Trying to get the Phi running under Ubuntu 12.04 LTS with kernel 3.5.0-26

As I reported in [1] I was able to get the Xeon Phi running on Ubuntu 11.10 with the 2.1.5889-14 mpss version and the latest available kernel for 11.10. After a complete crash of our cluster node we tried to use the chance to upgrade to 12.04 LTS with kernel 3.5 and I tried for two days to get the Phi running on this configuration.

The first thing when trying to follow my description in [1] is that the compilation in step 9

For compiling the kernel module go to /root/rpmbuild/SPECS. Here execute the command rpmbuild –bb intel-mic-kmod.spec. The sources are being compiled and a rpm-file is created. It is placed in /root/rpmbuild/RPMS/x86_64.

fails with several compile errors. This is caused due three changes in the linux kernel header files:

  1. The tty_driver structure has no field minor_num any more. It was removed because it was never used. The Intel software writes it at one position in linvcon.c but never reads this value. So I commented this writing out.
  2. The poll_table structure renamed her entry key to _key. So I changed this in all uses in the files miscif_api.c and miscif_nm.c.
  3. The SYSTEM_SUSPEND_DISK state was removed. It is only checked in micsif_nm.c and the only command that follows is a break. So I commented out those to lines.
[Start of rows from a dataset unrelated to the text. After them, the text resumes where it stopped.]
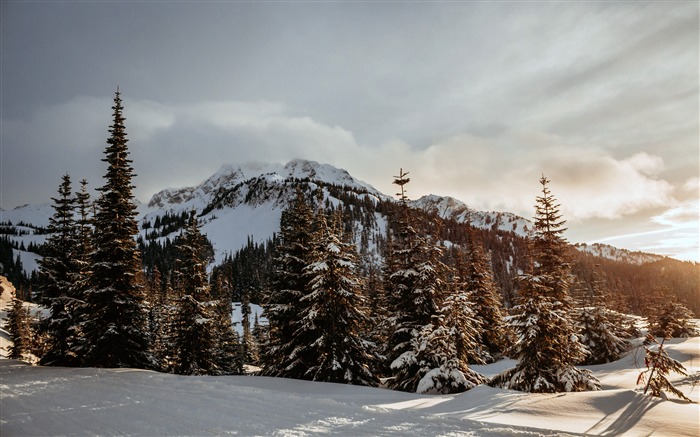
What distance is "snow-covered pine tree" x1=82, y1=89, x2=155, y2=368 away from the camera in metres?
18.7

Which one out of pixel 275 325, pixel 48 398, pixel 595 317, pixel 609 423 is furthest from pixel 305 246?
pixel 595 317

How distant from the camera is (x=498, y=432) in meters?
7.50

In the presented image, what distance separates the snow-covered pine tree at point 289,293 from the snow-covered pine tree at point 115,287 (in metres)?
7.19

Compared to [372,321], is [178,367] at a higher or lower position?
lower

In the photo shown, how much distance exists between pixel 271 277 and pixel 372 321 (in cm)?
726

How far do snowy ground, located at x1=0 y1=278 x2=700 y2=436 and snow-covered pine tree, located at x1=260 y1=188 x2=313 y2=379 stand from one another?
7.75 meters

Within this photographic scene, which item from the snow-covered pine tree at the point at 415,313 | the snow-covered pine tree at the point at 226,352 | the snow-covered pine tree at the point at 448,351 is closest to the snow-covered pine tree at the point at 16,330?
the snow-covered pine tree at the point at 226,352

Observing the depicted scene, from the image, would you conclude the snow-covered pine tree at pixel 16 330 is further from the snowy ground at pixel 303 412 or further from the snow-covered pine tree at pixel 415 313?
the snow-covered pine tree at pixel 415 313

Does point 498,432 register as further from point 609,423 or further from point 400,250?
point 400,250

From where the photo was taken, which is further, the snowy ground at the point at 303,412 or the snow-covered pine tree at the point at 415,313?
the snow-covered pine tree at the point at 415,313

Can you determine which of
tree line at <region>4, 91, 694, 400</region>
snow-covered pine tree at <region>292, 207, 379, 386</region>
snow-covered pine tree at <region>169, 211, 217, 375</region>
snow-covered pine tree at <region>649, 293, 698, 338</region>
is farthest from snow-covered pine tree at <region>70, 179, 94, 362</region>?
snow-covered pine tree at <region>649, 293, 698, 338</region>

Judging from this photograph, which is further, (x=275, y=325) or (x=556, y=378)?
(x=275, y=325)

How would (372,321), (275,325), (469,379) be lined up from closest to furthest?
(469,379) < (372,321) < (275,325)

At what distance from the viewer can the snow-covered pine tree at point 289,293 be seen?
66.0 ft
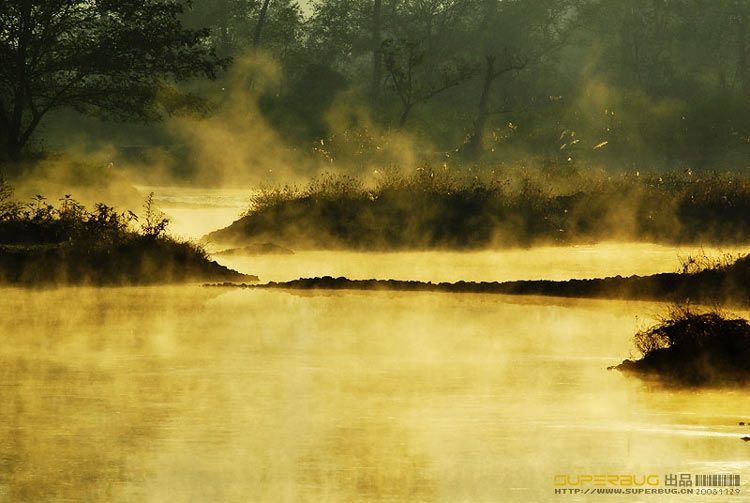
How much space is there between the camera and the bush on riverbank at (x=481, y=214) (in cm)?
3822

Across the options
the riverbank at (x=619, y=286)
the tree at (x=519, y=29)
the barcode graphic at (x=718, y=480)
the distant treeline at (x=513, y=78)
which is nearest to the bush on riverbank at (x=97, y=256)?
the riverbank at (x=619, y=286)

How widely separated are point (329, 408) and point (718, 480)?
4136 mm

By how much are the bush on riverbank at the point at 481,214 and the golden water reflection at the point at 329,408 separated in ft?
54.5

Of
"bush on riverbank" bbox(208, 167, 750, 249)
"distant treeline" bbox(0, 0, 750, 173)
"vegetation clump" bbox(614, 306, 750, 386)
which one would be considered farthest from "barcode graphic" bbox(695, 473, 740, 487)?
"distant treeline" bbox(0, 0, 750, 173)

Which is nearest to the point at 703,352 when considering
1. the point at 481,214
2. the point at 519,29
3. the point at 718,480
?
the point at 718,480

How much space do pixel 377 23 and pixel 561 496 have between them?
8939 cm

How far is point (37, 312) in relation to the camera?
20.7m

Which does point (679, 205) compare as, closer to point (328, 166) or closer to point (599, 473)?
point (328, 166)

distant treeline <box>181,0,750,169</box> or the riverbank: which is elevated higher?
distant treeline <box>181,0,750,169</box>

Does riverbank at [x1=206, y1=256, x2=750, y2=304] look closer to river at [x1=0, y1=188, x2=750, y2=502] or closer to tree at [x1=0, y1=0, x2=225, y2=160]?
river at [x1=0, y1=188, x2=750, y2=502]

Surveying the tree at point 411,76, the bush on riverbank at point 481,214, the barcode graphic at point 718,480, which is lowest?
the barcode graphic at point 718,480

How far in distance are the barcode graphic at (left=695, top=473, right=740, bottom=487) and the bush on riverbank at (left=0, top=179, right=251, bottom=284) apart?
53.0 feet

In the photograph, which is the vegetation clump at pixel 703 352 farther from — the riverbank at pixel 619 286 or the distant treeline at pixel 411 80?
the distant treeline at pixel 411 80

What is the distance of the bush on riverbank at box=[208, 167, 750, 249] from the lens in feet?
125
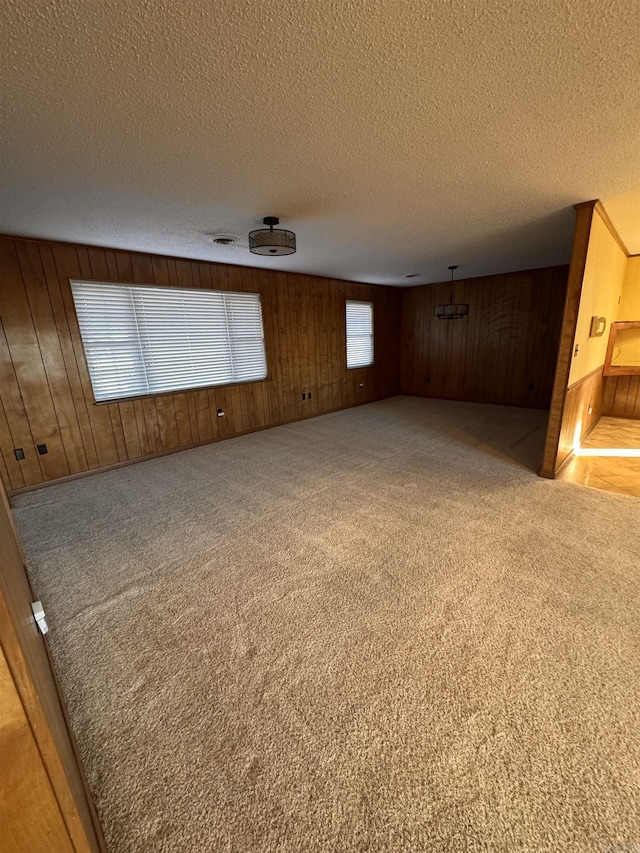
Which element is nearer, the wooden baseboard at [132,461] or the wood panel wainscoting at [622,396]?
the wooden baseboard at [132,461]

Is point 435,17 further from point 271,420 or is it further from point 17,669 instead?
point 271,420

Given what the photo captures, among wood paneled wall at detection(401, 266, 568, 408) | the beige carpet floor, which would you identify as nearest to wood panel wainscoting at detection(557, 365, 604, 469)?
the beige carpet floor

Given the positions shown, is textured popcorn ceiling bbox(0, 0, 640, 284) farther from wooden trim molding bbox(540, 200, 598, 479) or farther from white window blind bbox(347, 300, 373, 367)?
white window blind bbox(347, 300, 373, 367)

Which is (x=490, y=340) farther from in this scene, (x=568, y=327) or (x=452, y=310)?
(x=568, y=327)

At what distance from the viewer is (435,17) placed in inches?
41.8

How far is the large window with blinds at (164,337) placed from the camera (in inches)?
140

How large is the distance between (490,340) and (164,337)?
551 cm

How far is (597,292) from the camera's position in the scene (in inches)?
134

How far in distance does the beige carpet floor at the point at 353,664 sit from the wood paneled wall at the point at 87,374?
0.82 meters

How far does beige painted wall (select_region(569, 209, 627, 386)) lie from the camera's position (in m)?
2.91

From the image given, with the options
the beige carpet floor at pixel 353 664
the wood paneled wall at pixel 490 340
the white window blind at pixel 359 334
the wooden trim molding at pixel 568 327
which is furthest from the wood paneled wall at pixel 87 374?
the wooden trim molding at pixel 568 327

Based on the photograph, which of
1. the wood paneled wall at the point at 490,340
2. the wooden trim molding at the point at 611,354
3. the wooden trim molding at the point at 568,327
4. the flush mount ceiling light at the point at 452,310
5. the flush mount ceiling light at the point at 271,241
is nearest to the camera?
the flush mount ceiling light at the point at 271,241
So I extraced the driver code from the tar archiv to direction dirorg and copied these file to a new directory name dirpatch. There I applied the code changes described above. After that I created a second patch file with the diff command:
diff -uNr dirorg dirpatch > kernel35.patch
and added his execution/application to the spec file. I also changed the original spec file to remove the inherent error, that the name of the original first patch file there was wrong. The files are available in Kernel35 Patches. If you use this spec file to install the 2.1.5889-14 MPSS version on Ubuntu 11 as descripted in [1] you can skip step 7 from there and ignore the original patch (intel-mic-mpss21up1-kmodspecfile.patch) for the *.spec file.
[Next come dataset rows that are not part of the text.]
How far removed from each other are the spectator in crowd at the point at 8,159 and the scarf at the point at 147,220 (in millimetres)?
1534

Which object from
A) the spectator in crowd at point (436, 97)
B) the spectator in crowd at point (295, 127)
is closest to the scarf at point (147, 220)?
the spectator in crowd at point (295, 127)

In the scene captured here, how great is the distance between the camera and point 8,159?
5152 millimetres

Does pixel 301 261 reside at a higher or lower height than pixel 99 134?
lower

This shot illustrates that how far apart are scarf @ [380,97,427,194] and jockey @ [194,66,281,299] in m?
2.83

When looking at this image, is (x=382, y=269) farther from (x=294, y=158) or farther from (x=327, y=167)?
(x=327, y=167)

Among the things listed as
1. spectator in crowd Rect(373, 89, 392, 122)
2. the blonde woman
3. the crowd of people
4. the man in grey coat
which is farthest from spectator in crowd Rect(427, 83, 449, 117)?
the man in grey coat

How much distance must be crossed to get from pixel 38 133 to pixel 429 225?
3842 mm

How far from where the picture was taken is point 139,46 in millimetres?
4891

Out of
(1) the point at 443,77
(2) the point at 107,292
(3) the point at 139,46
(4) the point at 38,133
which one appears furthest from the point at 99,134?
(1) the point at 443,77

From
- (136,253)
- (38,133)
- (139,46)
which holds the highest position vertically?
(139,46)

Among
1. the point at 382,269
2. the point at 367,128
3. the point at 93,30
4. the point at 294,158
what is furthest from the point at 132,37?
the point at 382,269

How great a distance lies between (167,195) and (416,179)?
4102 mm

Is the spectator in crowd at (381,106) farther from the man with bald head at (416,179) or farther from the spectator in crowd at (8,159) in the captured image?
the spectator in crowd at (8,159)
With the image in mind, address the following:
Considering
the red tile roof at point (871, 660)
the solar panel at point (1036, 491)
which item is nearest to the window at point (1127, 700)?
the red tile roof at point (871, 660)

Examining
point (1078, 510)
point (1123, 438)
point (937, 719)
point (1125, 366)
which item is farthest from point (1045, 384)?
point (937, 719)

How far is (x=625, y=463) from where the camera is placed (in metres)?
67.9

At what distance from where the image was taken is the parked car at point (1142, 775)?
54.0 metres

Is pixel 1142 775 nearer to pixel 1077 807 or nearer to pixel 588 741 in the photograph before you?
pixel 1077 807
With the kernel35.patch, the original intel-mic-mpss21up1-kmod-2.1.4982.patch  and the modified intel-mic-kmod.spec it was possible to compile the kmod kernel module and create the *.deb file following steps 8-10 from [1]. After finishing the installation process with this selfmade package, it is possible to get the status of the Phi via micctrl –status. It says ready and you can execute micctrl –initdefaults. The ssh keys are copied.

But then the disillusion. When trying to start the mpss daemon everything behaves normally and the Phi reports online. After 14 seconds (time taken from log file) the status changes to loss and the Phi tries to reboot until he reaches ready state. There he stays some time and after a while the hole system crashes. This behaviour is reproducible.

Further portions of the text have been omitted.